**Work task**
With the pictures removed, the data below must be transcribed in full and exactly.

**Exercise data**
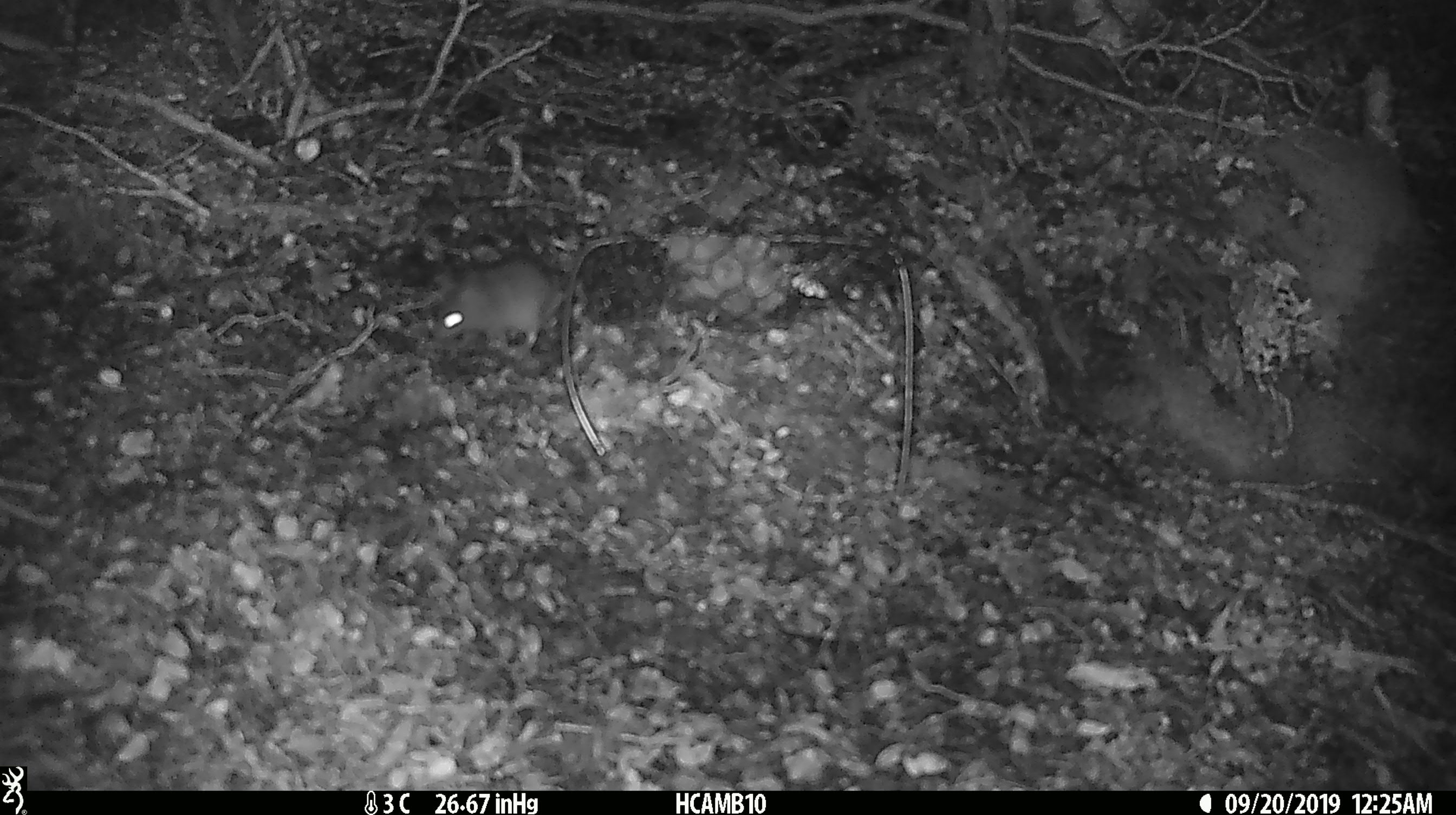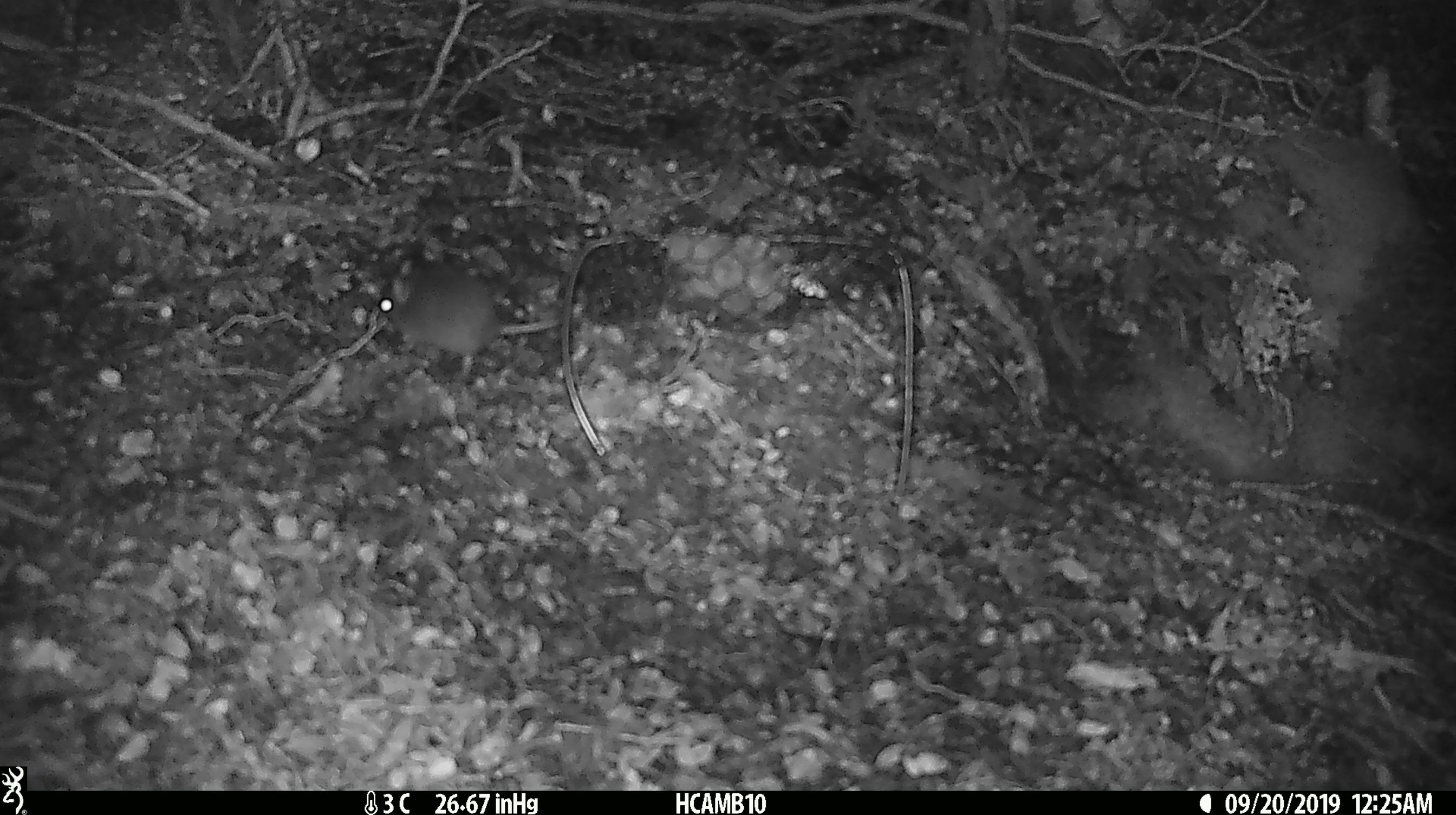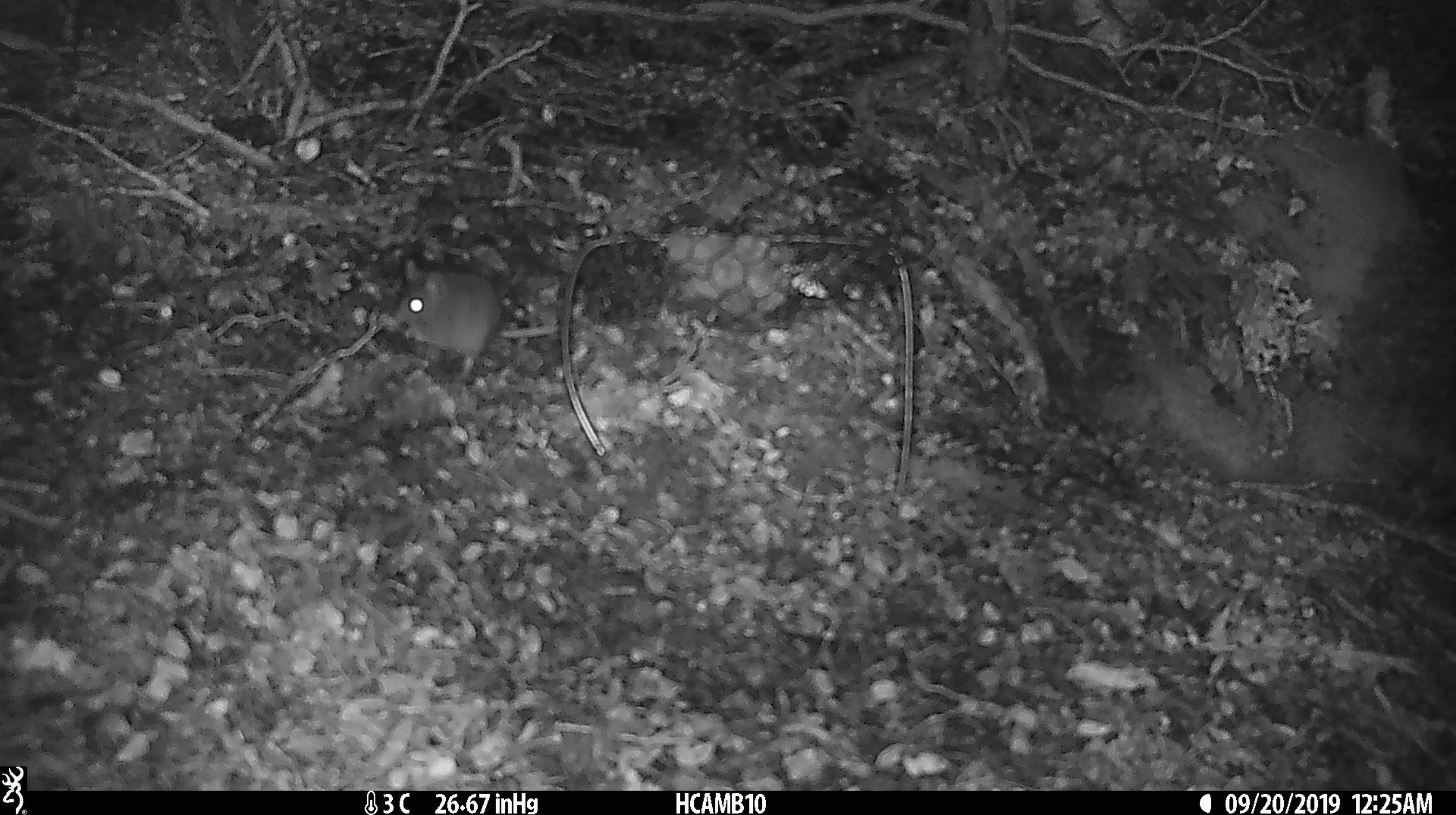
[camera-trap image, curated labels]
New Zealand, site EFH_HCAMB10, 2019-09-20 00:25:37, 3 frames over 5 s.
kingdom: Animalia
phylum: Chordata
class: Mammalia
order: Rodentia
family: Muridae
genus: Mus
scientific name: Mus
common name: mouse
Mouse (Mus).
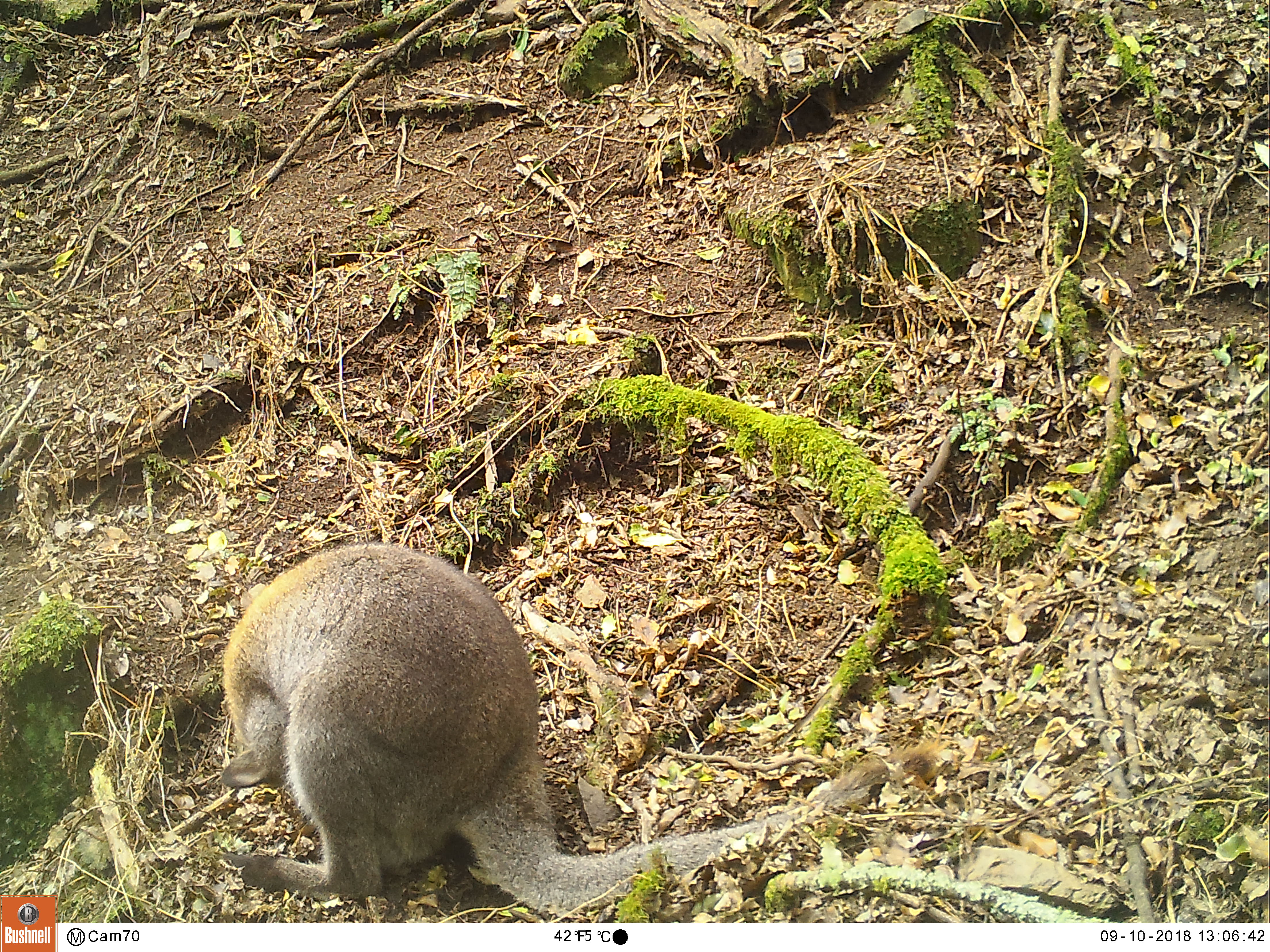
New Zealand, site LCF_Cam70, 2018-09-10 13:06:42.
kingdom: Animalia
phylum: Chordata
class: Mammalia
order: Diprotodontia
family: Macropodidae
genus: Notamacropus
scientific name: Notamacropus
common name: wallaby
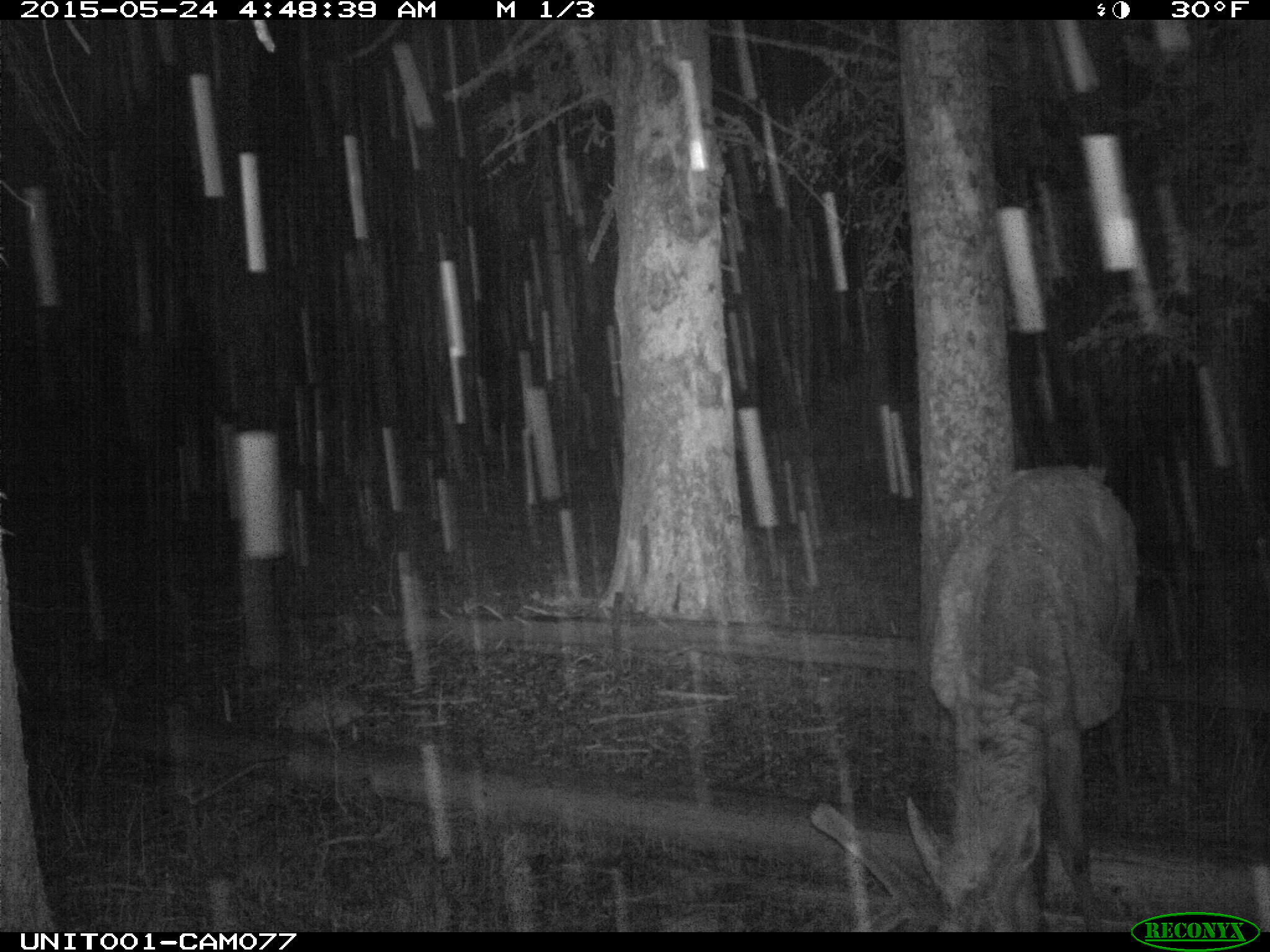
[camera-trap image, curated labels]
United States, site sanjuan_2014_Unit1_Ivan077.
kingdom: Animalia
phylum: Chordata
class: Mammalia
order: Artiodactyla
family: Cervidae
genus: Cervus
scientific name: Cervus elaphus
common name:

**Response to this task**
[camera-trap image, curated labels]
New Zealand, site EFH_HCAMB10, 2019-09-20 00:25:37, 3 frames over 5 s.
kingdom: Animalia
phylum: Chordata
class: Mammalia
order: Rodentia
family: Muridae
genus: Mus
scientific name: Mus
common name: mouse
Mouse (Mus).
New Zealand, site LCF_Cam70, 2018-09-10 13:06:42.
kingdom: Animalia
phylum: Chordata
class: Mammalia
order: Diprotodontia
family: Macropodidae
genus: Notamacropus
scientific name: Notamacropus
common name: wallaby
[camera-trap image, curated labels]
United States, site sanjuan_2014_Unit1_Ivan077.
kingdom: Animalia
phylum: Chordata
class: Mammalia
order: Artiodactyla
family: Cervidae
genus: Cervus
scientific name: Cervus elaphus
common name:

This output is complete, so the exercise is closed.